The University of Pennsylvania learned last March that the Trump White House froze upward of $175 million in research funding to the school because it allowed transgender swimmer Lia Thomas to be on its women's team one season, during which she won a few Ivy League titles and advanced to the NCAA championships, where she captured a title.
It was the same coercive financial action the administration took against Harvard, Columbia, Cornell, Princeton, Johns Hopkins, my alma mater Northwestern, and several other such schools under the accusation they foment antisemitism because they didn't protect Jewish students during campus protests over Israel's attacks on Gaza.
So earlier this week, Penn erased Thomas's accomplishments, apologized to the women athletes her presence may have vexed, and, somewhat imitating new trans athletes' regulations in international competitions and the NCAA, barred trans athletes from participating in women's sports. The administration responded by releasing the funds it froze.
And the Supreme Court on Thursday decided to review the entire controversy over trans athletes' participation in women's sports, because, well, this is a pressing issue in sports that threatens to destroy its foundation.
I mean, you can't swing a hammer in a throwing circle without clocking a trans athlete, right? They're everywhere!

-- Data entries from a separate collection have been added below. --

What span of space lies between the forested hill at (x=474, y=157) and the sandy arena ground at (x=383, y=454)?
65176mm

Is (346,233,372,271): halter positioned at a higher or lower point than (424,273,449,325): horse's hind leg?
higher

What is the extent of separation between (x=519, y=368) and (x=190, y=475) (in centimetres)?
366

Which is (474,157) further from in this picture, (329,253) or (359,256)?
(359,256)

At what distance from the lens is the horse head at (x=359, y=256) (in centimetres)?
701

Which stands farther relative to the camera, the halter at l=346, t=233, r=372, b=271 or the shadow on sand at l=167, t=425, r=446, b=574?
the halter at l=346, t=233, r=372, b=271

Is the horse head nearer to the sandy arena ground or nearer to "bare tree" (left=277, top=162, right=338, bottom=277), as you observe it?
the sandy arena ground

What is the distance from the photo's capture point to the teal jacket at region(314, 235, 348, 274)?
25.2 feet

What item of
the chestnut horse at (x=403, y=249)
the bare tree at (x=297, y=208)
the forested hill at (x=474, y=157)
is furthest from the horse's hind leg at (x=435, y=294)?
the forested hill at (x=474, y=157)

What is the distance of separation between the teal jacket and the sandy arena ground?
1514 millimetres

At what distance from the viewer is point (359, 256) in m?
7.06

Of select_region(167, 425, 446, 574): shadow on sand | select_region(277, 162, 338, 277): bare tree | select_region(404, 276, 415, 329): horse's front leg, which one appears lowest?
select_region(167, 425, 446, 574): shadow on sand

"How many athletes are there in the U.S. in NCAA schools?" Sen. Dick Durbin (D-Illinois) asked NCAA President Charlie Baker during a hearing last December on federal sports regulations.
"Five hundred and ten thousand," said Baker, a Republican who was Massachusetts's governor before assuming leadership of the NCAA in 2023.

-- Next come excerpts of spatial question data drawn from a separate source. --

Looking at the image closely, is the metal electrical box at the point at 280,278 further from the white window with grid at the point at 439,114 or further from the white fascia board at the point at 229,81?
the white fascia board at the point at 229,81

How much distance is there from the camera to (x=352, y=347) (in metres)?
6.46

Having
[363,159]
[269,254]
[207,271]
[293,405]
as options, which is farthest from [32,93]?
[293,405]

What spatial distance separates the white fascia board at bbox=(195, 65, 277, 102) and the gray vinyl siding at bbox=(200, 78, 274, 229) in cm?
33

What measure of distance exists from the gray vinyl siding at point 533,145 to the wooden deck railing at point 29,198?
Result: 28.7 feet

"How many transgender athletes are you aware of?" Durbin asked.
"Less than 10," Baker said.
How many were at Penn? One. That'll be $175 million, or else.
It would be an understatement of historic proportions to say the Trump attack on trans athletes is overkill. Again, the paltry numbers: a UCLA Law School think tank in 2022 estimated about 1.64 million people over the age of 13 in the United States identify as transgender -- about 0.5 percent of all adults, or 1.3 million people, and about 1.4 percent of teens, or about 300,000.
How is disallowing those few trans athletes from playing sports protecting cis women athletes?
"Aside from subjecting girls to harassment and invasive testing, these bans do not actually protect women and girls," Shiwali Patel, senior director of safe and inclusive schools at the National Women's Law Center, said Thursday. "They also don't solve for resource or funding inequities in women and girls' sports, or the fact that college women athletes are shortchanged millions of dollars in athletic scholarships compared to college men, or address rampant sexual harassment against athletes by authority figures.
"Equal protection and access to education means that all students should be able to play sports and reap the well-documented socio-emotional and educational benefits of playing. Excluding a girl because she is trans is never fair -- it's unlawful and undermines the rights of all women and girls."
Lia Thomas was an outlier. She lost, too.
Which is why the Trump administration's fight isn't about fairness any more than those of lawmakers and organizations across the country that have introduced and passed state bills against trans athlete sports participation. It's about ideology; it's about politics.
And in the case of Trump, it is another weapon to punish those he sees as enemies.